RECORD LIST –
• • • • • • •
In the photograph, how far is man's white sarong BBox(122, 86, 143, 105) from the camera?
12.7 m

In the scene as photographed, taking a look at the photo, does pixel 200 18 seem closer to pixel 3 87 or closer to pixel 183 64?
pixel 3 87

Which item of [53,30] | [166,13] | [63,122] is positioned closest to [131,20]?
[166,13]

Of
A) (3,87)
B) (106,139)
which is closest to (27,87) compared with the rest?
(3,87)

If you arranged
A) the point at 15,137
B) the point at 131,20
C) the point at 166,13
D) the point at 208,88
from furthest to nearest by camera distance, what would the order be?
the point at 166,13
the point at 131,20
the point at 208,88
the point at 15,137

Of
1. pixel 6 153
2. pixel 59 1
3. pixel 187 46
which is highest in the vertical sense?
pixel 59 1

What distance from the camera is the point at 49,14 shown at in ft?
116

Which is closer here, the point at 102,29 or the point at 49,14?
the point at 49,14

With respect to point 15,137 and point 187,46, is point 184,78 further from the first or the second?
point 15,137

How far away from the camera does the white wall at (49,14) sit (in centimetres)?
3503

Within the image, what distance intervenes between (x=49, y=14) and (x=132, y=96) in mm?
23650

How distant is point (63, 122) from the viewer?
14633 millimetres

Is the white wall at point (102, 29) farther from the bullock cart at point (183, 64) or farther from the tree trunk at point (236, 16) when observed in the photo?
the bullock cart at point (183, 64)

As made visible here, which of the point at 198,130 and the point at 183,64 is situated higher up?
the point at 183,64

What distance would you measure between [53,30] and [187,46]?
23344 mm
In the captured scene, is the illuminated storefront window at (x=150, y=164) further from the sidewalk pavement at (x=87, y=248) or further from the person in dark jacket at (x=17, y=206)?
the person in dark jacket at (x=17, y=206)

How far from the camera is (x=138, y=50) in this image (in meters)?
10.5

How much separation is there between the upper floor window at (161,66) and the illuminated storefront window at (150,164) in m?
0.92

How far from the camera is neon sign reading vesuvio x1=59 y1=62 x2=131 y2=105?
• • • • • • •
WORK INSTRUCTIONS –
Revise the records above by replacing "white wall" with "plaster wall" wherever it occurs, leaving everything else unchanged.

REPLY TO THE EXERCISE –
In the photograph, how far is man's white sarong BBox(122, 86, 143, 105) from the camera?
12.7 m

In the scene as photographed, taking a look at the photo, does pixel 200 18 seem closer to pixel 3 87 or closer to pixel 183 64?
pixel 3 87

Which item of [53,30] | [166,13] | [63,122] is positioned closest to [131,20]?
[166,13]

Of
A) (3,87)
B) (106,139)
which is closest to (27,87) compared with the rest?
(3,87)

If you arranged
A) the point at 15,137
B) the point at 131,20
C) the point at 166,13
D) the point at 208,88
from furthest to nearest by camera distance, what would the order be?
the point at 166,13
the point at 131,20
the point at 208,88
the point at 15,137

Of
1. pixel 6 153
2. pixel 59 1
3. pixel 187 46
which is highest in the vertical sense?
pixel 59 1

What distance from the camera is the point at 49,14 shown at in ft?
116

Which is closer here, the point at 102,29 or the point at 49,14?
the point at 49,14

With respect to point 15,137 and point 187,46, is point 184,78 further from the first or the second?
point 15,137

How far away from the camera does the plaster wall at (49,14) sit (in centimetres)?
3503

Within the image, what distance intervenes between (x=49, y=14) and (x=132, y=96) in mm?
23650

How distant is point (63, 122) from the viewer?
14633 millimetres

Is the plaster wall at point (102, 29) farther from the bullock cart at point (183, 64) or farther from the tree trunk at point (236, 16) when observed in the photo?
the bullock cart at point (183, 64)

As made visible here, which of the point at 198,130 and the point at 183,64 is situated higher up?
the point at 183,64

What distance would you measure between [53,30] and [187,46]?
23344 mm
In the captured scene, is the illuminated storefront window at (x=150, y=164) further from the sidewalk pavement at (x=87, y=248) or further from the person in dark jacket at (x=17, y=206)?
the person in dark jacket at (x=17, y=206)

How far from the camera is (x=138, y=50) in this image (in meters)?
10.5

How much separation is there between the upper floor window at (161,66) and the illuminated storefront window at (150,164) in m?
0.92

How far from the camera is neon sign reading vesuvio x1=59 y1=62 x2=131 y2=105?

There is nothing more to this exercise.